Using transactions on the lakeFS file system

In addition to file operations, you can carry out versioning operations in your Python code using file system transactions.

Transactions in lakeFS-spec behave similarly to the transactions in the high-level lakeFS SDK: Both approaches create an ephemeral branch for a transaction, perform the operations in the context block on that ephemeral branch, and optionally merge it back into the source branch upon exiting the context manager.

They are an "all or nothing" proposition: If an error occurs during the transaction, the base branch is left unchanged.

The lakeFS-spec transaction inherits from fsspec transactions. For more information on fsspec transactions, see the official documentation.

Versioning operations

The lakeFS file system's transaction is the intended place for conducting versioning operations between file transfers. The following is an example of file uploads with commit creations, with a tag being applied at the end.

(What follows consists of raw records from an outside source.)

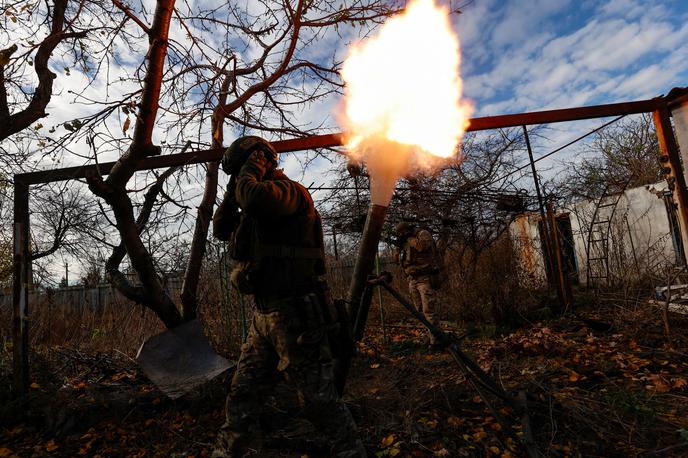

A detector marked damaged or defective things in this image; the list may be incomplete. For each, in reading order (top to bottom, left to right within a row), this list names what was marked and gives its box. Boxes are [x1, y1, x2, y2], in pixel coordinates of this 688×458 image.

rusty metal frame [12, 92, 688, 394]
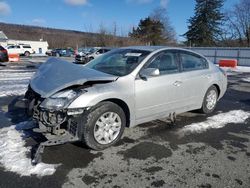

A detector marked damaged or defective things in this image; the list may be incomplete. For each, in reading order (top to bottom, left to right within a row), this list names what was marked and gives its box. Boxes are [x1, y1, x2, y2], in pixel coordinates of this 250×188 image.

crushed hood [29, 58, 117, 97]
broken headlight [40, 90, 84, 110]
damaged front end [25, 86, 86, 165]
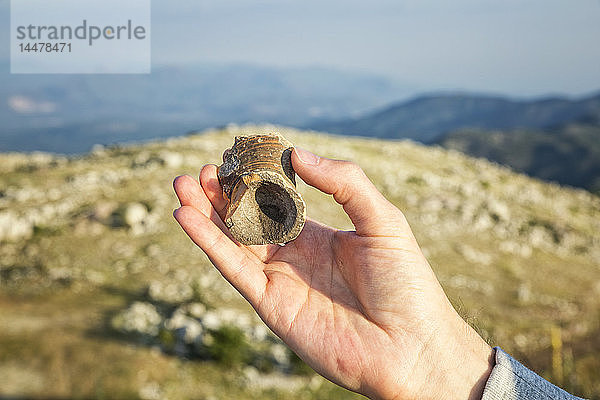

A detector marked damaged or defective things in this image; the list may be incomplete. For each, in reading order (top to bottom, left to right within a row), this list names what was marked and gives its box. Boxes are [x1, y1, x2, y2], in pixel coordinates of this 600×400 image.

corroded metal fitting [218, 134, 308, 245]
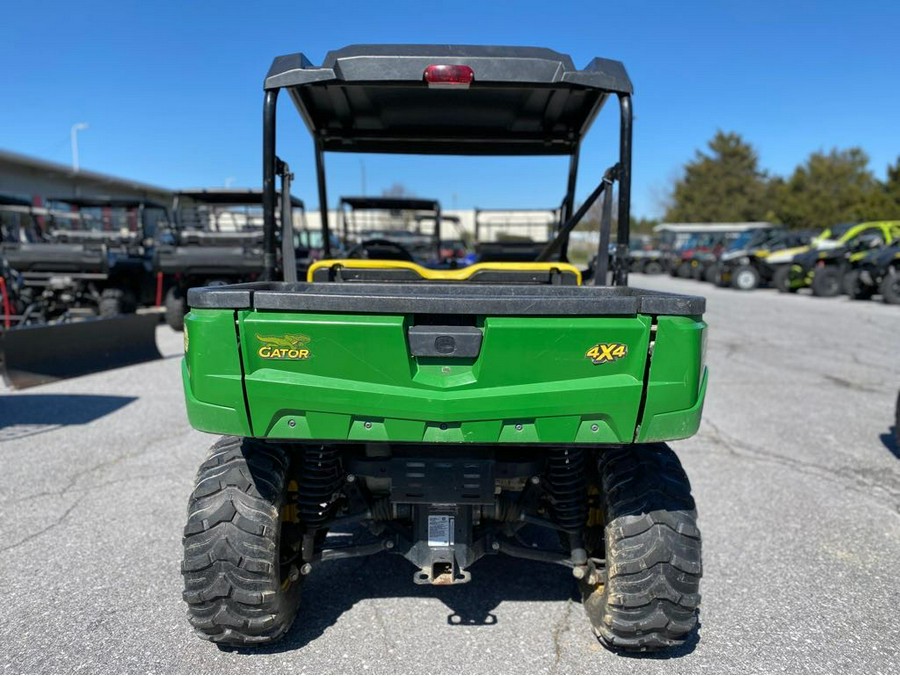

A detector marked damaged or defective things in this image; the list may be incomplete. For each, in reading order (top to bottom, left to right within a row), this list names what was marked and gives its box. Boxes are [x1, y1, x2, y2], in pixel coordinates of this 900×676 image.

crack in asphalt [700, 418, 896, 512]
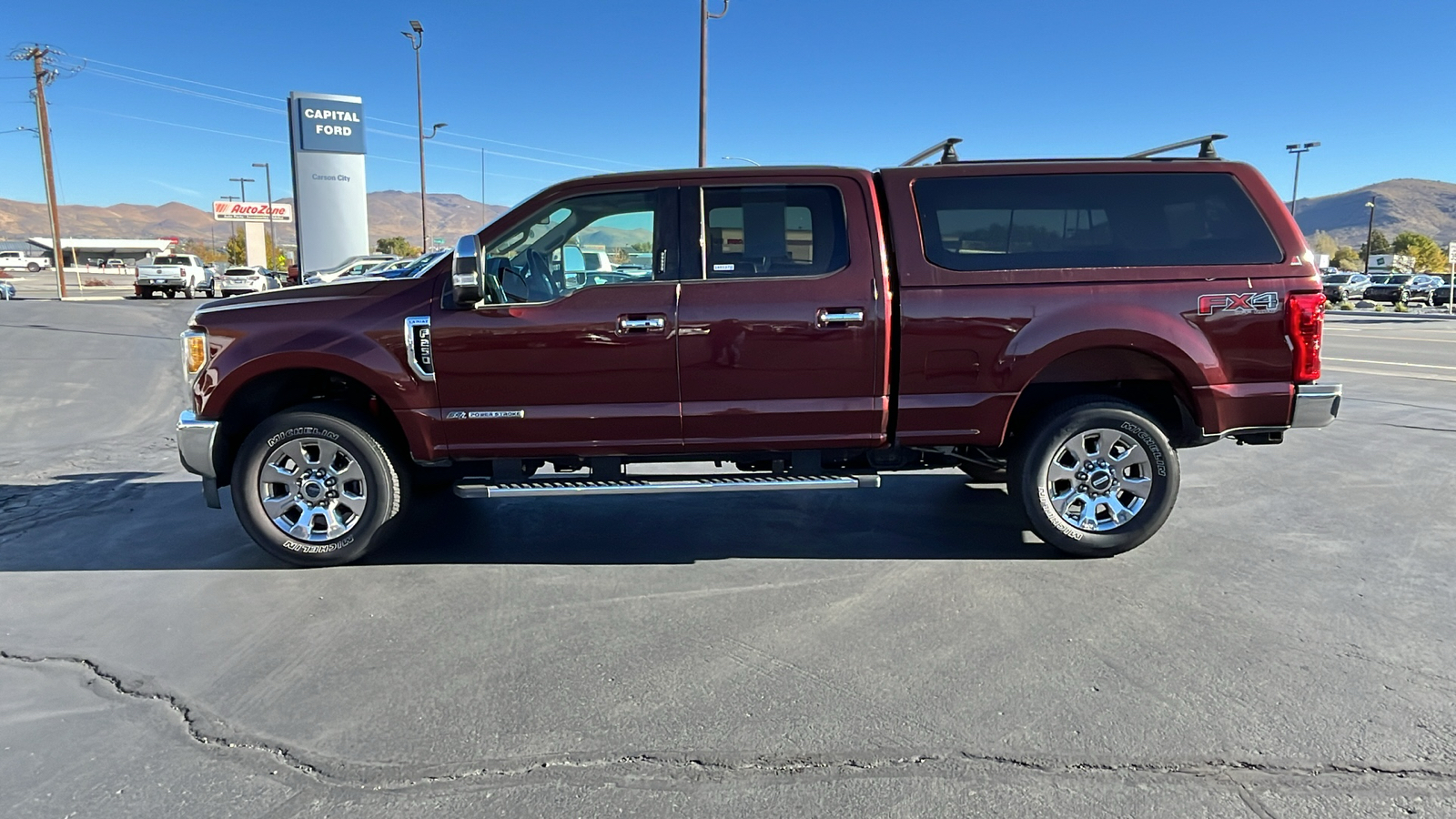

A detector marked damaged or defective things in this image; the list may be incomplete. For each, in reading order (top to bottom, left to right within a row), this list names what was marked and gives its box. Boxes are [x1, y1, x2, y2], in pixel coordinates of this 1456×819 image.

from lakefs_spec import LakeFSFileSystem

fs = LakeFSFileSystem()

with fs.transaction("repo", "main") as tx:
    fs.put_file("train-data.txt", f"repo/{tx.branch.id}/train-data.txt")
    tx.commit(message="Add training data")
    fs.put_file("test-data.txt", f"repo/{tx.branch.id}/test-data.txt")
    sha = tx.commit(message="Add test data")
    tx.tag(sha, name="My train-test split")

The full list of supported lakeFS versioning operations (by default, these operations target the transaction branch):

  • commit, for creating a commit, optionally with attached metadata.
  • merge, for merging a given branch.
  • revert, for reverting a previous commit.
  • rev_parse, for parsing revisions like branch/tag names and SHA fragments into full commit SHAs.
  • tag, for creating a tag pointing to a commit.

Lifecycle of ephemeral transaction branches

You can control the lifecycle for a transaction branch with the delete argument:

  • By default (delete="onsuccess), the branch is deleted after successful completion, and left over in case of failure for debugging purposes.
  • If delete="always", the branch is unconditionally deleted after the transaction regardless of its status.
  • Similarly, if delete="never", the branch is unconditionally left in place after the transaction.

Additionally, the automerge keyword controls whether the transaction branch is merged after successful completion of the transaction. It has no effect if an error occurs over the course of the transaction.

Error handling

Since all files are uploaded to a short-lived transaction branch, no commit on the target branch happens in case of an exception:

from lakefs_spec import LakeFSFileSystem

fs = LakeFSFileSystem()

with fs.transaction("repo", "main", delete="onsuccess") as tx:
    fs.put_file("my-file.txt", f"repo/{tx.branch.id}/my-file.txt")
    tx.commit(message="Add my-file.txt")
    raise ValueError("oops!")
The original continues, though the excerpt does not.